The Lesser Kudu, Tragelaphus imberbis, as its name suggests, is smaller than the Greater Kudu. Males reach a maximum weight of 108kg (Greater Kudu males can weigh up to 315kg) with females weighing up to 70kg (215kg for the Greater Kudu). Lesser Kudus have between 11-15 vertical white stripes on their bodies and large white patches on their necks and chests. They live in bushland with Acacia and Commiphora thickets. They are browsers and eat a wide variety of plant material including the fleshy leaves of succulent plants and the leaves, shoots, buds, flowers and pods of various Acacias. They also eat fruit. Grass is only included in their diet when it is very young and green. They are very shy and very, very alert and this makes them difficult to spot. They tend to be found in small groups and close relatives may remain together for a number of years.

Eland

ElandEland

The Eland, Taurotragus oryx, is Kenya's largest antelope. A male can weigh up to 942kg and a female up to 600kg. Males grow bigger and get heavier throughout their life and their dewlap (the large flap of skin which hangs below the neck) also increases in size as males age. They have scent glands on their hindlegs just above the hooves so they leave a scent trail as they walk through the grass. They are mostly found in woodland and, despite their massive size, they are rather shy animals and disappear silently into the trees if disturbed. They browse on herbs and foliage and their system is adapted to a high protein, lower fibre diet. They can tolerate tough, aromatic food and eat myrrh and bush willow. They also eat acacia seed pods and marula fruit but are attracted to the early flushes of greenery that you get after the rains.

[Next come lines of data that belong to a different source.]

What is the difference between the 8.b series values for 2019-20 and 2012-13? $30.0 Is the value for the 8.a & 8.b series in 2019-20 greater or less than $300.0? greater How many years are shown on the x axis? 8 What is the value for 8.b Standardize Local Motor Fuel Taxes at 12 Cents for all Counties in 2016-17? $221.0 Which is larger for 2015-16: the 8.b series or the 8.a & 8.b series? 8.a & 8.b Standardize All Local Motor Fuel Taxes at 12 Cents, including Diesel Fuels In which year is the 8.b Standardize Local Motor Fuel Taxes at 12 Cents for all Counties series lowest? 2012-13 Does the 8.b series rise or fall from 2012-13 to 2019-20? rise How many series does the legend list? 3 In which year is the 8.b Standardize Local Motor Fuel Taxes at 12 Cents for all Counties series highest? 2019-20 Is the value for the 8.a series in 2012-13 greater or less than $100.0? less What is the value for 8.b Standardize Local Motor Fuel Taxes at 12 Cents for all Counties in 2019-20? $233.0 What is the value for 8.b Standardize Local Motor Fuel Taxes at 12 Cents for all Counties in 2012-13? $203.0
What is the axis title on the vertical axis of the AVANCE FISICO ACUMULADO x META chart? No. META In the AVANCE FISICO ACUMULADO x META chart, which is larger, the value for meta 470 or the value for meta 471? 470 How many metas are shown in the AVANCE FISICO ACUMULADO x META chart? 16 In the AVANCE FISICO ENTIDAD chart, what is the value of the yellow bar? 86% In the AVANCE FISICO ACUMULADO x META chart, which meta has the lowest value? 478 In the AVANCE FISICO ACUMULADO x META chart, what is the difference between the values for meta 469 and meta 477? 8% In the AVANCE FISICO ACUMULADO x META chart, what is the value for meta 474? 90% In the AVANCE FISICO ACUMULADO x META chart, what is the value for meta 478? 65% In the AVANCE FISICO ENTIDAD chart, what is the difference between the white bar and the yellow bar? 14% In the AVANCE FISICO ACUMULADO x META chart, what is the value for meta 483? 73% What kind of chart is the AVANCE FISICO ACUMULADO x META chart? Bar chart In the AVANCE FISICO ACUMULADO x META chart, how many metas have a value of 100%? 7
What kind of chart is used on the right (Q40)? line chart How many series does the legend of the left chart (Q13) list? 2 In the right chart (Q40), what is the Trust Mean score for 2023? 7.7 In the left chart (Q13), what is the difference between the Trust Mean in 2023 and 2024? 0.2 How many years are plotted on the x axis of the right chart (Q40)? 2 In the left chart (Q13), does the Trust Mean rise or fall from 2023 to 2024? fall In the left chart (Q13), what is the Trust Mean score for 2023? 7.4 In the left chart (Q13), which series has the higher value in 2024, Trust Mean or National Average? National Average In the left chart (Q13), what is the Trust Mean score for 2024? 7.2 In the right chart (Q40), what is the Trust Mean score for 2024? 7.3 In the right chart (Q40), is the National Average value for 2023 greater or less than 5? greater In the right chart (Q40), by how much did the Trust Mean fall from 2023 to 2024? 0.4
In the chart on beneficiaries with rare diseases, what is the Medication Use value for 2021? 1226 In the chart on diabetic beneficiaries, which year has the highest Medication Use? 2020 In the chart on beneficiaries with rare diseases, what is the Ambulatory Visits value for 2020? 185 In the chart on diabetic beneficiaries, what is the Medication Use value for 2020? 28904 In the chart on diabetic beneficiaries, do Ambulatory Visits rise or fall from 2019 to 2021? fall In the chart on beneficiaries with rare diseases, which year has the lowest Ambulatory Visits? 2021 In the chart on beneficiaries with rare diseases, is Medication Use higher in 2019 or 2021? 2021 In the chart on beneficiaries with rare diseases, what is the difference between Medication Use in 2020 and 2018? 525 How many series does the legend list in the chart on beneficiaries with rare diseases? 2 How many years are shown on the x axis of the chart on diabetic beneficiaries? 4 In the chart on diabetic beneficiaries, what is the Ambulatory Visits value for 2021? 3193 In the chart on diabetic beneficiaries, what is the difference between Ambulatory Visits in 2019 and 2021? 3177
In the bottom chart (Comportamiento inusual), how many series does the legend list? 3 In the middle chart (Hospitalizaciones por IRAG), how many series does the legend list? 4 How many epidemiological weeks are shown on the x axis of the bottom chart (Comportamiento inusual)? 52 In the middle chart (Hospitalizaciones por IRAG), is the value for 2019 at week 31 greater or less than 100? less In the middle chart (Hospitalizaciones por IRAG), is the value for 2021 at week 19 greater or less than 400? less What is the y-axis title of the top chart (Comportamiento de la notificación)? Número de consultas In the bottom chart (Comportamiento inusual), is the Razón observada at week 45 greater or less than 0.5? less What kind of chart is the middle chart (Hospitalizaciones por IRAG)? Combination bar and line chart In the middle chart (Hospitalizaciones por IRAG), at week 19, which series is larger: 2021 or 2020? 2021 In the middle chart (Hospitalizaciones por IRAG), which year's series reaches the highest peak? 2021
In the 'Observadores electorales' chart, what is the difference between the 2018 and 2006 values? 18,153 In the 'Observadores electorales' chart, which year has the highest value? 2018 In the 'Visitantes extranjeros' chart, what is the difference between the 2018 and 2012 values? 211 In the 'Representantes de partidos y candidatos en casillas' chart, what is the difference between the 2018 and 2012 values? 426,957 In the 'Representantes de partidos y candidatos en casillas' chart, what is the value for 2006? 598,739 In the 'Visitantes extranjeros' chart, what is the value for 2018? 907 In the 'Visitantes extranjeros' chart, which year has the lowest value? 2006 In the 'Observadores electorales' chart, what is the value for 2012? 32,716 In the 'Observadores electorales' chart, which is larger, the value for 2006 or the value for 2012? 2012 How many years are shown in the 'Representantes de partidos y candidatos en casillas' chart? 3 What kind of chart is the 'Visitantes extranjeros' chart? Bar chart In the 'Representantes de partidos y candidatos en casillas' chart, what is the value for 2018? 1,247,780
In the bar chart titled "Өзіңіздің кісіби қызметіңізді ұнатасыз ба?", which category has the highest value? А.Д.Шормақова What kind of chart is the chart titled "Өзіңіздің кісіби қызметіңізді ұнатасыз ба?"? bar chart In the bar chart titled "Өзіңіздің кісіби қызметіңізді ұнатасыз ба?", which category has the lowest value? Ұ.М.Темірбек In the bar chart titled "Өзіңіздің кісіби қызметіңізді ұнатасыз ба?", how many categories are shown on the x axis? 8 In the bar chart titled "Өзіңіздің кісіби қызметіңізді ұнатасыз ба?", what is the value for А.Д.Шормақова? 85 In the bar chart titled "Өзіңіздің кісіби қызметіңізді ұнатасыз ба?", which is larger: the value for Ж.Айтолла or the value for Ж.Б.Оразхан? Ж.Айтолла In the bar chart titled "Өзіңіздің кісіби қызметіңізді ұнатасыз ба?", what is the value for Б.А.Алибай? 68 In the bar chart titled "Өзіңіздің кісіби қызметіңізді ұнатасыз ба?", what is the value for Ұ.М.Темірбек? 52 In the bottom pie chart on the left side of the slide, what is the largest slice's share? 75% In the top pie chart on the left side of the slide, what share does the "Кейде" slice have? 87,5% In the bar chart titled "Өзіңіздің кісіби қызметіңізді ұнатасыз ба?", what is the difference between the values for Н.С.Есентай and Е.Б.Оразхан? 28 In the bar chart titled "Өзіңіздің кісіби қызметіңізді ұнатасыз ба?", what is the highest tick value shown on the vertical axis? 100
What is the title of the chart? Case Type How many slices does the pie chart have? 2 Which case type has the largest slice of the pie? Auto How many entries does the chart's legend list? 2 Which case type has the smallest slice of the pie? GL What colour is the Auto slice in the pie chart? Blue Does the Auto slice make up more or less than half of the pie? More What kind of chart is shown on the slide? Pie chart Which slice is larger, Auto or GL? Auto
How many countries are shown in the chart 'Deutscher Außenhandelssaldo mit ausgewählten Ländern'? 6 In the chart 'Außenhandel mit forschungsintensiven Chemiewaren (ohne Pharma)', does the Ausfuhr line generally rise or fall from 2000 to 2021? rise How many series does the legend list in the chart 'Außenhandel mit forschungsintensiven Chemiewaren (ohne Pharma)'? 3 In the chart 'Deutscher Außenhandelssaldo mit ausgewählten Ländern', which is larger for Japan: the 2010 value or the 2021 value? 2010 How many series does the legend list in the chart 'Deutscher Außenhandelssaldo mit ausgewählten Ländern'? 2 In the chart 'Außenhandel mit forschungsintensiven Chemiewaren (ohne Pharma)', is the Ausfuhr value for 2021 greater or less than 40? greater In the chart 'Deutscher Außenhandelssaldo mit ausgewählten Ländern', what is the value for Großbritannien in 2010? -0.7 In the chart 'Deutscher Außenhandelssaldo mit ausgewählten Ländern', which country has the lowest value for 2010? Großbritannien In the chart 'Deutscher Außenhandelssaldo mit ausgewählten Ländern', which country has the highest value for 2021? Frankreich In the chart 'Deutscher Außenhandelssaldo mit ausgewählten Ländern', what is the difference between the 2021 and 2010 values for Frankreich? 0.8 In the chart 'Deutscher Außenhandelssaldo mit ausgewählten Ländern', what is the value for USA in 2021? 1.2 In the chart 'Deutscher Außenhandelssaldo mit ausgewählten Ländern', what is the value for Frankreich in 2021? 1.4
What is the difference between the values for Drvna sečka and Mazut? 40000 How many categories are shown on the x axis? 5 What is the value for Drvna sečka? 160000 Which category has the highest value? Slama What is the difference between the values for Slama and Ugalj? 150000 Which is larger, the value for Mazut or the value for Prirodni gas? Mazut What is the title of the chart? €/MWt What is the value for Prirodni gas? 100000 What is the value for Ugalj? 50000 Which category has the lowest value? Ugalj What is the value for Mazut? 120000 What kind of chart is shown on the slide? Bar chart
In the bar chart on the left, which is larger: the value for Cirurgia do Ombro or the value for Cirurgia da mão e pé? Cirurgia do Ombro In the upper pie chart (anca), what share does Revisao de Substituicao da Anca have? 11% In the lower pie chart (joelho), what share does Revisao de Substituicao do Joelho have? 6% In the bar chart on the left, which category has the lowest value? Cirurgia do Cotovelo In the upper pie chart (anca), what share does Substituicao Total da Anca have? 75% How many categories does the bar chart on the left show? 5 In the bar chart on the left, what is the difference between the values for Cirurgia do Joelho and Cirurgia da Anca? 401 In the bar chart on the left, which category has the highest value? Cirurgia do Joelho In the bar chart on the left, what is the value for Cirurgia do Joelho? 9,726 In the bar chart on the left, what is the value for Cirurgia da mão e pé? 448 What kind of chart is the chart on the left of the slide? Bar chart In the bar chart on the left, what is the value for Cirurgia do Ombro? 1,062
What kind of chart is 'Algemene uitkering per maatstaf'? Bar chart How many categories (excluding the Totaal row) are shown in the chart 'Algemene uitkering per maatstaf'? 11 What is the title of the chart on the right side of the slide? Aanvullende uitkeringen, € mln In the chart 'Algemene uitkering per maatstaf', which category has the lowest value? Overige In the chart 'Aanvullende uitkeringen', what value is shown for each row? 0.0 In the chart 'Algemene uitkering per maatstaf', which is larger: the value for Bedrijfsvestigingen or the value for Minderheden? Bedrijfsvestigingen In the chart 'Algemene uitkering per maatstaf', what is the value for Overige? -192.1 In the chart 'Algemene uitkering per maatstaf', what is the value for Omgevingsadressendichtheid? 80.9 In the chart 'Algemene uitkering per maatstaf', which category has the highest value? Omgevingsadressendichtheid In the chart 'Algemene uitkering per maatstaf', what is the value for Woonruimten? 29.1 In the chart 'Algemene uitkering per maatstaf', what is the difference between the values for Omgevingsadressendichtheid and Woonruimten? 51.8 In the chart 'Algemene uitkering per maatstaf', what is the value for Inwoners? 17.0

Elands are gregarious but they don't stick to a single herd and there is movement between groups. They band together in open areas for protection and also come together in impressively large numbers in response to the appearance fo greenery after showers and thunderstorms. Females and young animals tend to be more nomadic than males (particularly older males) and they also form larger groups.

They really are beautiful animals to watch. Despite their size they nevertheless seem graceful as they appear and disappear silently.